Engana-se quem pensa que os números refletem apenas o fato de a população negra ser também a mais pobre, sem que haja um viés racial na desigualdade. Na pesquisa de doutorado que resultou na tese “Segregação Racial em São Paulo: Residências, redes pessoais e trajetórias urbanas de negros e brancos no século XXI”, o sociólogo Danilo França argumenta que há segregação residencial por raça nos diferentes estratos sociais da população paulistana. Na pesquisa, Danilo optou por focar-se em pessoas brancas e negras de classe média, com situações financeiras que lhes dariam a oportunidade de escolher em que bairro viver. Foi observado que embora os indicadores de segregação racial sejam menores entre os pobres, com negros e brancos vivendo em proximidade, os indicadores de segregação residencial cresciam significativamente nas camadas da população com maior poder aquisitivo: os negros de classes médias e altas residiam mais próximos dos pobres, enquanto os brancos de mesma posição social moravam nas áreas mais privilegiadas da cidade.

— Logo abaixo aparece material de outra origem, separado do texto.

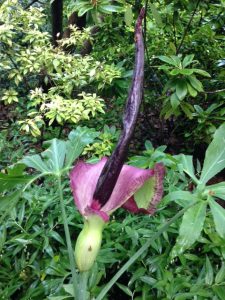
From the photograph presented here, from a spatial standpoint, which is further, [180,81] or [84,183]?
[180,81]

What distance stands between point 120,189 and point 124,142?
0.28 feet

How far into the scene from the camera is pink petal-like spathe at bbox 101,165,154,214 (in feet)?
2.14

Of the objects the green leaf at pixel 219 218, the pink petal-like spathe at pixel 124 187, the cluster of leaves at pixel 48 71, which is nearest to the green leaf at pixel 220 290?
the green leaf at pixel 219 218

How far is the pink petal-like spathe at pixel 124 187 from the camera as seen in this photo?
25.7 inches

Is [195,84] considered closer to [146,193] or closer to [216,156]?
[216,156]

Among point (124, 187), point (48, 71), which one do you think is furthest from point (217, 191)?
point (48, 71)

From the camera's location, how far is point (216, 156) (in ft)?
2.66

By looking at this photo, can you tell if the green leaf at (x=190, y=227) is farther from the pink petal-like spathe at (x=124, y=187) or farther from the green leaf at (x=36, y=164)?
the green leaf at (x=36, y=164)

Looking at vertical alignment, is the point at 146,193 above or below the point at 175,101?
above

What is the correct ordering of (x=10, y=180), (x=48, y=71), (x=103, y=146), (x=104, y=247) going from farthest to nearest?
(x=48, y=71), (x=103, y=146), (x=104, y=247), (x=10, y=180)

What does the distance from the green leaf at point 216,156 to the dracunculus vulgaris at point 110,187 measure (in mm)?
156

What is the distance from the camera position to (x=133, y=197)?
696 millimetres

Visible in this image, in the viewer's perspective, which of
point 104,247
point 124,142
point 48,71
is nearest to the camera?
point 124,142

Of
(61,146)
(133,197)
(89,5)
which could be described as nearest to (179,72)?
(89,5)
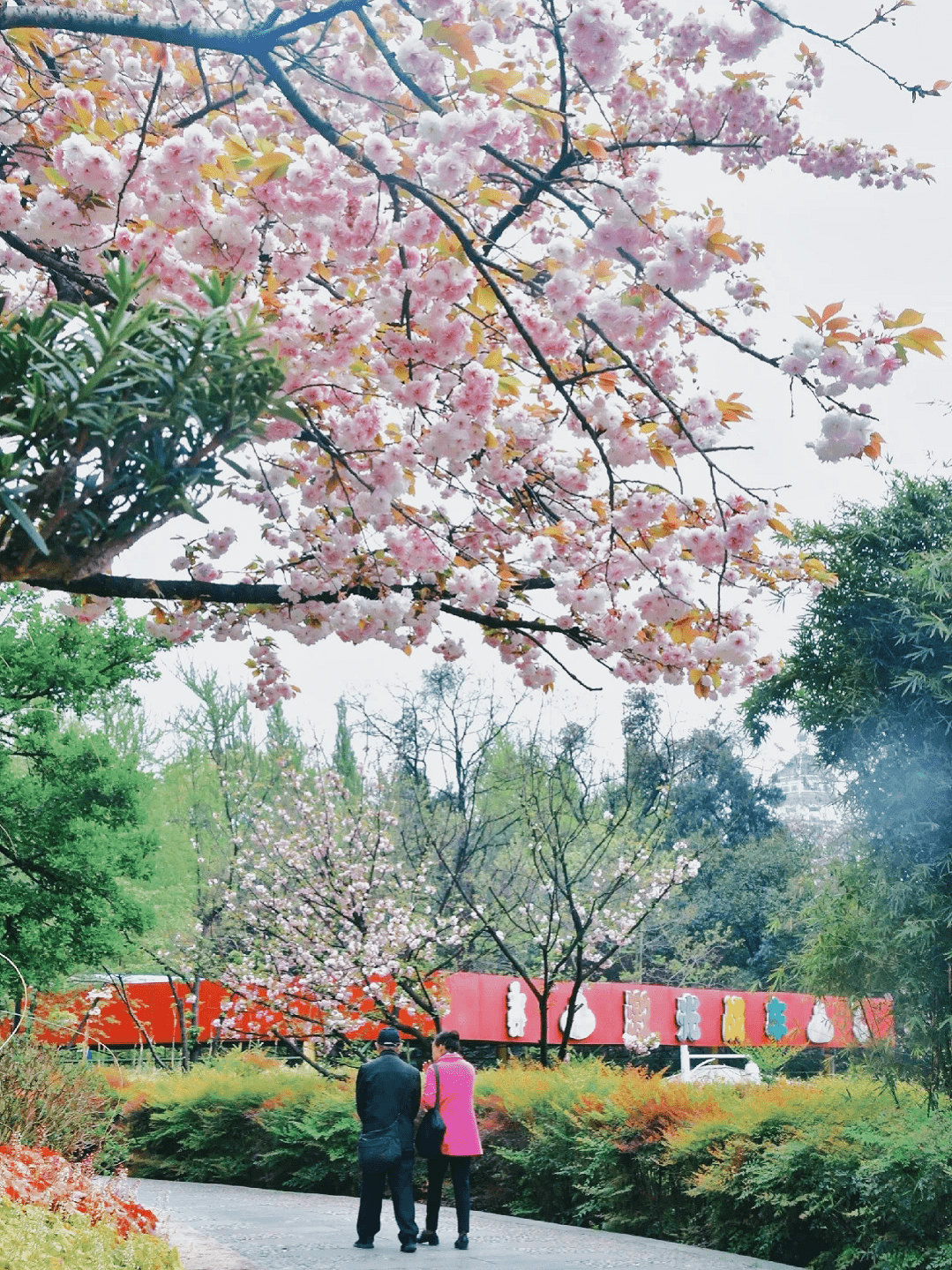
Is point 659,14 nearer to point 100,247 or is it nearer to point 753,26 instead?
point 753,26

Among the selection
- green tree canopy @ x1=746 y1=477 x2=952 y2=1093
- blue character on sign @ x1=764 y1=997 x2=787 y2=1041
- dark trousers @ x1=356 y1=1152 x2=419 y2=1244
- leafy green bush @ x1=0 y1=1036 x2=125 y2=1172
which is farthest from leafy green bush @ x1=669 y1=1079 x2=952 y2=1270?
blue character on sign @ x1=764 y1=997 x2=787 y2=1041

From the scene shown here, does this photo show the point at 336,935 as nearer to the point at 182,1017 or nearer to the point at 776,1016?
the point at 182,1017

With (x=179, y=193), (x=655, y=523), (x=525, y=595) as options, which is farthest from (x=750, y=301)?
(x=179, y=193)

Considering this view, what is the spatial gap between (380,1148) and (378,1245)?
95 centimetres

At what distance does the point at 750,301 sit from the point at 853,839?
431 centimetres

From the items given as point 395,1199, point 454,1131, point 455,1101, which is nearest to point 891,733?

“Outro ponto para o qual é importante chamar a atenção é que, ao fazer um recorte das áreas nobres, vemos mais brancos pobres residindo lá do que negros de qualquer nível social. São áreas marcadas não apenas por características socioeconômicas dos moradores, mas também pelo fato de estes moradores serem brancos”, afirma Danilo.
Segundo o sociólogo, como as pessoas tendem a construir relacionamentos e frequentar locais no entorno das regiões da cidade em que residem, a sobreposição desses fatores fará não só com que as áreas nobres sejam locais de moradia majoritariamente dos brancos, mas também áreas de sua circulação e construção de relações. “Eu diria até que isso se torna concentração de referenciais identitários, levando os brancos a terem maior familiaridade com locais que estão nessas áreas nobres. Assim, um cinema da Avenida Paulista é super familiar para um branco que mora nos jardins, mas não é tão familiar para um negro que mora em São Miguel Paulista. A soma desses fatores ajuda a constituir uma coesão do grupo, e isso dificulta ainda mais a inserção dos negros nessas camadas sociais”, diz Danilo França.